Une Église de chrétienté

Quand la vraie foi sera revenue à partir de la Tête, le bon Esprit se réveillera partout chez les meilleurs. Ils voudront que les catholiques le soient, de droit ou de fait, dans toute leur vie publique et privée. Alors la gloire chrétienne ressortira des églises, non seulement aux jours de processions et de fêtes, dans des emblèmes et des signes religieux, mais par le culte public rendu à Jésus-Christ, la proclamation de sa loi dans les institutions civiles, la reconnaissance de sa souveraineté sur toutes choses. Alors la mairie, le tribunal, l’école, l’hôpital ne feindront plus d’ignorer Dieu – suprême insulte – mais ils seront tout baignés de son adorable lumière. L’Église redeviendra le centre rayonnant de la vie communale, la cathédrale le haut lieu de la ville, la nation connaîtra le Christ pour son Roi et la Vierge Marie pour Reine. Le peuple protégé de Dieu retrouvera son âme et sa joie.

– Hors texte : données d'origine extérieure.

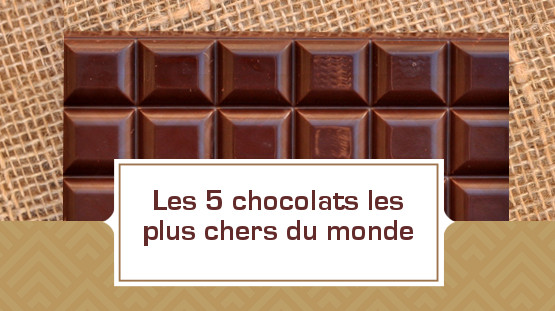 VIDEO] les 5 chocolats les plus chers du monde.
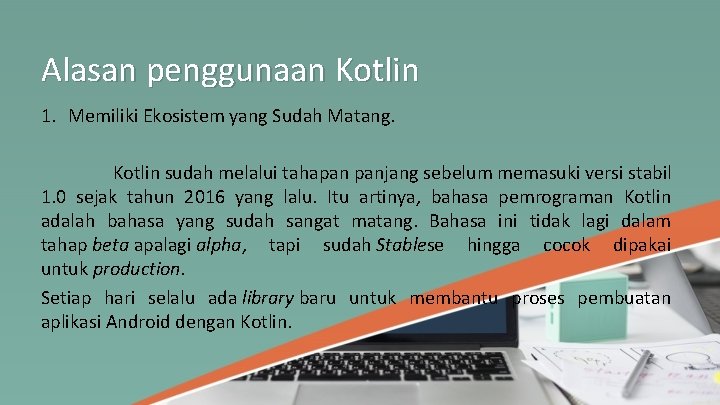 Alasan penggunaan Kotlin 1. Memiliki Ekosistem yang Sudah Matang. Kotlin sudah melalui tahapan panjang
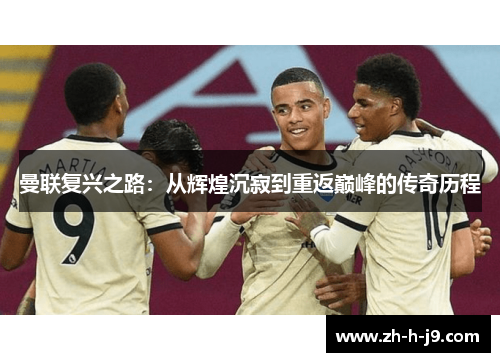 曼联复兴之路：从辉煌沉寂到重返巅峰的传奇历程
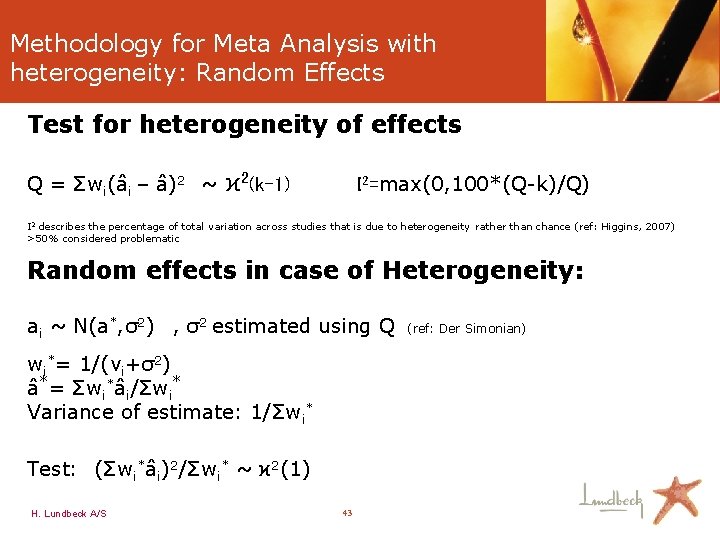 Methodology for Meta Analysis with heterogeneity: Random Effects Test for heterogeneity of effects Q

Dans mon utopie, cela se fera tout seul, il n’y aura plus qu’à libérer les énergies aujourd’hui étouffées ou, comme dit le Sage, “ ne pas empêcher la musique ” (Eccl. 32, 5). Quand le Pape aura la foi, assez pour veiller à ce que tous la respectent et la professent, quand la liberté des opinions et la charité fraternelle auront retrouvé leur séculaire exercice, je suis sûr que l’Esprit-Saint donnera aux conservateurs et aux progressistes, réunis dans les mêmes sentiments profonds, le goût et l’amour de tous les trésors de notre Sainte Mère Église, les nouveaux comme les anciens.